- **Texte fourni**
Ce serait le lien entre l’image du corps et la dénomination singulière d’un sujet qui s’opère alors : s’il y a alors de l’un, c’est de l’un parmi les autres ! Le point, le trait seraient alors la nécessité de se montrer et montrer aux autres qu’on habite certes le langage, mais chacun avec son style, son art propre. Si on est dénommé, compté comme Un, à notre tour de le faire activement, de montrer de quoi on est capable dans une dénomination active, dans un comptage ou on est compté et ou on compte… Il s’agit de donner une forme imaginaire au signifiant symbolique pour reprendre l’hypothèse centrale du présent travail.

C’est pour ne pas être seulement épinglé qu’on épingle, pour laisser une trace active de soi en face de la trace passive de la dénomination dans la langue…

Ce serait en quelque sorte la revendication du moi face au sujet, tant pour la venue au monde de l’enfant que lors de la naissance de la société complexe, la société du signifiant, peut-être débutant avec Érectus, il y a plus de 500000 ans !

Si la symbolisation est la disparition de l’objet (Sartre), voilà qui crée, lorsque l’objet est un sujet humain, si j’ose dire, une pulsion imaginaire pour y réapparaître au-delà de la trace !

- **Données fournies**

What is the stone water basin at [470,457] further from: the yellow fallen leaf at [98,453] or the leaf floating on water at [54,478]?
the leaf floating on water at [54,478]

- **Exercices proposés**
1. Indiquez si chacune des affirmations suivantes concorde avec le texte fourni, en répondant par oui ou par non et en citant à l’identique les mots du texte qui tranchent la question : (a) la société du signifiant débute peut-être avec Érectus ; (b) l’idée que la symbolisation est la disparition de l’objet est rapportée à Sartre ; (c) chacun habite le langage de la même manière, sans style qui lui soit propre.
2. Recopiez fidèlement le passage du texte fourni qui commence par « Ce serait le » et se termine par « du présent travail. ».
3. Répondez aux questions suivantes d’après le texte fourni :
(a) Selon le texte, pourquoi épingle-t-on ?
(b) Face à quoi le moi formule-t-il sa revendication ?
(c) Quelle hypothèse est présentée comme centrale dans le présent travail ?

- **Réponses fournies**
1.
(a) Oui : « peut-être débutant avec Érectus, il y a plus de 500000 ans ».
(b) Oui : « Si la symbolisation est la disparition de l’objet (Sartre) ».
(c) Non : « qu’on habite certes le langage, mais chacun avec son style, son art propre ».

2.
Ce serait le lien entre l’image du corps et la dénomination singulière d’un sujet qui s’opère alors : s’il y a alors de l’un, c’est de l’un parmi les autres ! Le point, le trait seraient alors la nécessité de se montrer et montrer aux autres qu’on habite certes le langage, mais chacun avec son style, son art propre. Si on est dénommé, compté comme Un, à notre tour de le faire activement, de montrer de quoi on est capable dans une dénomination active, dans un comptage ou on est compté et ou on compte… Il s’agit de donner une forme imaginaire au signifiant symbolique pour reprendre l’hypothèse centrale du présent travail.

3.
(a) Pour ne pas être seulement épinglé, afin de laisser une trace active de soi en face de la trace passive de la dénomination dans la langue.
(b) Face au sujet.
(c) Donner une forme imaginaire au signifiant symbolique.